With no formal arts training and limited confidence in her English skills, Anisa Nandaula found her “spirit and soul moved” after stumbling across video clips of slam poetry online.
“I had never experienced language in such a way that it makes me walk differently, inspires me to speak, talk and think differently,” Anisa says.
“I had never written poetry before but I knew I wanted to make people feel like that.”
Taking her newfound passion and untested talent to the stage, Anisa won the 2016 Queensland Poetry Slam Championships and placed second at the Australian championships.
She has since written a book and a play, toured the country performing at the likes of Sydney Opera House, Splendour in the Grass and Women of the World Festival and co-founded Voices of Colour, an arts collective for migrant, refugee and First Nations artists to share their work.

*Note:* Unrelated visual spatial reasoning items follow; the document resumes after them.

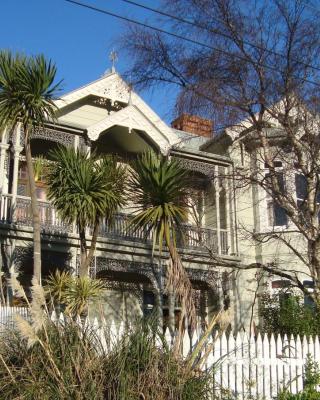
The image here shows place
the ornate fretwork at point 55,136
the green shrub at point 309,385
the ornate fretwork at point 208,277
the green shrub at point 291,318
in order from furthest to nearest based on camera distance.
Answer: the ornate fretwork at point 208,277, the ornate fretwork at point 55,136, the green shrub at point 291,318, the green shrub at point 309,385

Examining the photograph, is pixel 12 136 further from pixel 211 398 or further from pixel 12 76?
pixel 211 398

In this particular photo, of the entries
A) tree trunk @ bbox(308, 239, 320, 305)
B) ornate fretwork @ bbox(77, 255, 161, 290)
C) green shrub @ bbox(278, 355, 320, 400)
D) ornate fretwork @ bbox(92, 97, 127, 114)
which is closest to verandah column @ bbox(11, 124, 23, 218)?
ornate fretwork @ bbox(77, 255, 161, 290)

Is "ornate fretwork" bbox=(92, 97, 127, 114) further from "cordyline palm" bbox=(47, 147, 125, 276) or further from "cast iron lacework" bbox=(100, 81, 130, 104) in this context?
"cordyline palm" bbox=(47, 147, 125, 276)

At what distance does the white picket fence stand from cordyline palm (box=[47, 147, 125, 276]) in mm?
4016

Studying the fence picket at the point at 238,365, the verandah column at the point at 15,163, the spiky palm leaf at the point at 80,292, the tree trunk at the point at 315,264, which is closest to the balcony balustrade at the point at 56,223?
the verandah column at the point at 15,163

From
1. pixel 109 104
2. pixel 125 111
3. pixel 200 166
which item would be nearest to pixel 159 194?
pixel 125 111

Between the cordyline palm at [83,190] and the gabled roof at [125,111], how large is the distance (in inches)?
138

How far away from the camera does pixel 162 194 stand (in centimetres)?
1106

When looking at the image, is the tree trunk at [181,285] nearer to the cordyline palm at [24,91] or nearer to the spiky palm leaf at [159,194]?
the spiky palm leaf at [159,194]

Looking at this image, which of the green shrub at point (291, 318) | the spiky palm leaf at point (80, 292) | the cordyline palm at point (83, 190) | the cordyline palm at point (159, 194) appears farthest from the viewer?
the cordyline palm at point (83, 190)

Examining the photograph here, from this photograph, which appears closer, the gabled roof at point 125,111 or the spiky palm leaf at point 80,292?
the spiky palm leaf at point 80,292

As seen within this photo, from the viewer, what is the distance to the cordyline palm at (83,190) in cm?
1322

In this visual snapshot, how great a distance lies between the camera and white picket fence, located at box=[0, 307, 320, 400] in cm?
855

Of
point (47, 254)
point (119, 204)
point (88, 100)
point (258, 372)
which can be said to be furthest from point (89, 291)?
point (88, 100)
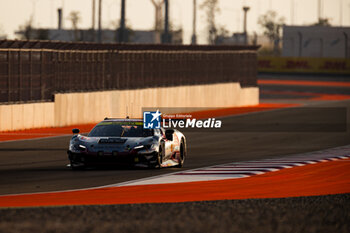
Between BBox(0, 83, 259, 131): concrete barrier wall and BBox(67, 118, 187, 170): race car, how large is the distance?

“When I started out in Brisbane’s poetry sector, it was very lively but it was not diverse at all,” she recalls.
“But after starting Voices of Colour, I have seen hundreds of artists from everywhere coming out of their shell and I see diversity in theatre and poetry.
“Communities create when they know that their voices matter, when they know that the world needs to hear what they have to say.”

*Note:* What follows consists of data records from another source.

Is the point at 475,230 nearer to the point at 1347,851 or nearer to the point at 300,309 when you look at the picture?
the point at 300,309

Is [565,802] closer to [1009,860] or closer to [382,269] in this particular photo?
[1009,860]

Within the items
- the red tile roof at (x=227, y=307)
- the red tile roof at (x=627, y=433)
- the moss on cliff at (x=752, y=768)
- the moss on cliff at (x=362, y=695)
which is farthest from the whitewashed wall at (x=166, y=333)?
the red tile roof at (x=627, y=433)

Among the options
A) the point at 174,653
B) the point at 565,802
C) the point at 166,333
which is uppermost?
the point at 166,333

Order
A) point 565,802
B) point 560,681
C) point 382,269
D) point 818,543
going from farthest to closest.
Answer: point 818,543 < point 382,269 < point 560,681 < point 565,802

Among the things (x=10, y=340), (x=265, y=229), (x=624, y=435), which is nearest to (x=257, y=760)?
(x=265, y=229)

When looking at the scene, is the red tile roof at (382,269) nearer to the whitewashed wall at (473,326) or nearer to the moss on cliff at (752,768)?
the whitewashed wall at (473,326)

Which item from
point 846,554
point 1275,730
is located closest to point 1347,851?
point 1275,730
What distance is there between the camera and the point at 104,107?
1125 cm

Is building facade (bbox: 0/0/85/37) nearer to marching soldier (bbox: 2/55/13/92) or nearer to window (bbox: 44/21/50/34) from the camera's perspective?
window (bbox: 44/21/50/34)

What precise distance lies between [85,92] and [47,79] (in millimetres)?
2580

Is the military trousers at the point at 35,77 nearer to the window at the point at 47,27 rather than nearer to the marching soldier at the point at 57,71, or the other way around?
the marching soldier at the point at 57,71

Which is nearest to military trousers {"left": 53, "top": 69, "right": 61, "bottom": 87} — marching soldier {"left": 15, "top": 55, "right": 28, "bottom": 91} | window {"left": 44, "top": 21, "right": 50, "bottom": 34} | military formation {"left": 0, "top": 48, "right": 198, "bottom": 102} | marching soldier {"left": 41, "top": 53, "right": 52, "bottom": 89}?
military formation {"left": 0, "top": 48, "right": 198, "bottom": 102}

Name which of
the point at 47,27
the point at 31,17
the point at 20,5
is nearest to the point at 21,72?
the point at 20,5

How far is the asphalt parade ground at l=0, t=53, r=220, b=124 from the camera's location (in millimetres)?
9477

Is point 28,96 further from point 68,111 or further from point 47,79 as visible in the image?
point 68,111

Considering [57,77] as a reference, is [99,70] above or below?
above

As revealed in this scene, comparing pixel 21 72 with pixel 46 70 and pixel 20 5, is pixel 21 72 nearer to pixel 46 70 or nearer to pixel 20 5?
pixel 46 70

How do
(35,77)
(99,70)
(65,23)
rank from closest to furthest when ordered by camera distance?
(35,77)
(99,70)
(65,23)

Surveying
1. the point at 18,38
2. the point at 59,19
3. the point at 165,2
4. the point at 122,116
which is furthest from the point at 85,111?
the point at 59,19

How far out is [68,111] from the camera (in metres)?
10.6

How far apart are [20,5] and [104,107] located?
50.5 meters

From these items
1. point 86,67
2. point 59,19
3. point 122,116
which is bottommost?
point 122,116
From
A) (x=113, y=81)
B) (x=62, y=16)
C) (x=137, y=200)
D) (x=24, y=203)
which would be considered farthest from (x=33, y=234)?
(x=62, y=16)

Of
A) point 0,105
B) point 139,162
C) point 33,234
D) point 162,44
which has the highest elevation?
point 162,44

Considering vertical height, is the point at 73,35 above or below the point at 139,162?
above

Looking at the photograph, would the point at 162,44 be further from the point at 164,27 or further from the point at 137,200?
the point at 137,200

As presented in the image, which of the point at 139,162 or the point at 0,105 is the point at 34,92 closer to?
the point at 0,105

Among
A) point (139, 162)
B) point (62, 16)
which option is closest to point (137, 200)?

It was through Anisa’s advocacy work and the network of fans and friends she’s made in the local arts community that the opportunity arose to make her Brisbane Festival debut in 2020 with her spoken word theatre production, How to Spell Love.
“Regardless of the medium, stories are what bind humanity and build a connection between people.
“Through delivering art, Brisbane Festival has been building this connection in Brisbane and making an impact by sharing the stories of artists with the community.”